France to focus on face masks as it plans €100bn stimulus package
France will not let its guard down against a still-virulent coronavirus but life must return to some kind of normality, the prime minister said, as a senior adviser to the government warned of a second wave in November.
Prime Minister Jean Castex said his government wanted to ensure the French could return to school, get back to work and enjoy a social life “as normally as possible”.
It comes as he confirmed the government’s delayed €100bn recovery plan will be unveiled next week.
Face masks would remain central to the government’s strategy after a surge in the rate of coronavirus infections in recent weeks, he said.
France has the seventh-highest Covid-19 death toll in the world, with 30,544 fatalities.
Pupils aged 11 and over must wear masks when they return to school on September 1 and masks will be provided for free to those with health risks or from impoverished families.
France has also made it mandatory to wear a mask in workplaces from next week to counter the spike in infections just as employees return from their summer holidays.
Countries across Europe are grappling with how reboot their economies and get the daily lives of citizens as close to normal as possible without accelerating the spread of the virus.
Britain said pupils will have to wear masks in communal areas of secondary schools in Covid hotspots, in a new government u-turn. Germany said it wanted to scrap mandatory free tests for returning travellers because of bottlenecks in laboratories.
Underlining the delicate balancing act, the head of the scientific council advising France’s government said a second wave of the coronavirus could hit in November.
“We may have to toughen measures again,” said Mr Castex, who said local lockdowns would be imposed if needed.
The government’s delayed €100bn recovery plan will be unveiled on September 3, Mr Castex said.
“Corona remains a reality and a challenge,” said Annegret Kramp-Karrenbauer, leader of the conservative Christian Democrats (CDU) after around seven hours of talks with their centre-left Social Democrat (SPD) coalition partners.
Among the main decisions were an extension of short-time work subsidies, which had been due to expire in March 2021, until the end of next year and prolonging bridging aid for small and mid-sized companies until the end of this year.

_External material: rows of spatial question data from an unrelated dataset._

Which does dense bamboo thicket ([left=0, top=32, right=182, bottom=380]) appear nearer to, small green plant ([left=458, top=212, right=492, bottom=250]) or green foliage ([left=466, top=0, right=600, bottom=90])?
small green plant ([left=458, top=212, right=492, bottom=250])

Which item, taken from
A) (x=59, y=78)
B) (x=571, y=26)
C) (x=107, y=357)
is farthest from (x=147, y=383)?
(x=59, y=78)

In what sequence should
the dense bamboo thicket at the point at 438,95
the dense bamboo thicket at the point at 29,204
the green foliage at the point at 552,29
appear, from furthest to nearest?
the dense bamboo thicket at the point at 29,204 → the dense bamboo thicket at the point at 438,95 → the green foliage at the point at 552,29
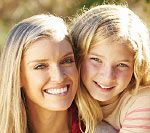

Short-time work saves jobs by allowing employers to reduce the employees’ hours but keeps them in work.
Finance Minister Olaf Scholz, a Social Democrat, told public broadcaster ZDF the measures could cost up to €10bn next year.
“The goal now is to stabilise the economy,” said Mr Scholz. “The fact that we acted fast and big has resulted in Germany weathering the crisis much better than other (countries).” The parties also agreed to prolong measures aimed at staving off bankruptcies by allowing firms in financial trouble due to the pandemic to delay filing for insolvency until the end of the year.
German Chancellor Angela Merkel’s government has also brought in a massive stimulus package, worth more than €130bn, that it hopes will help the economy return to growth.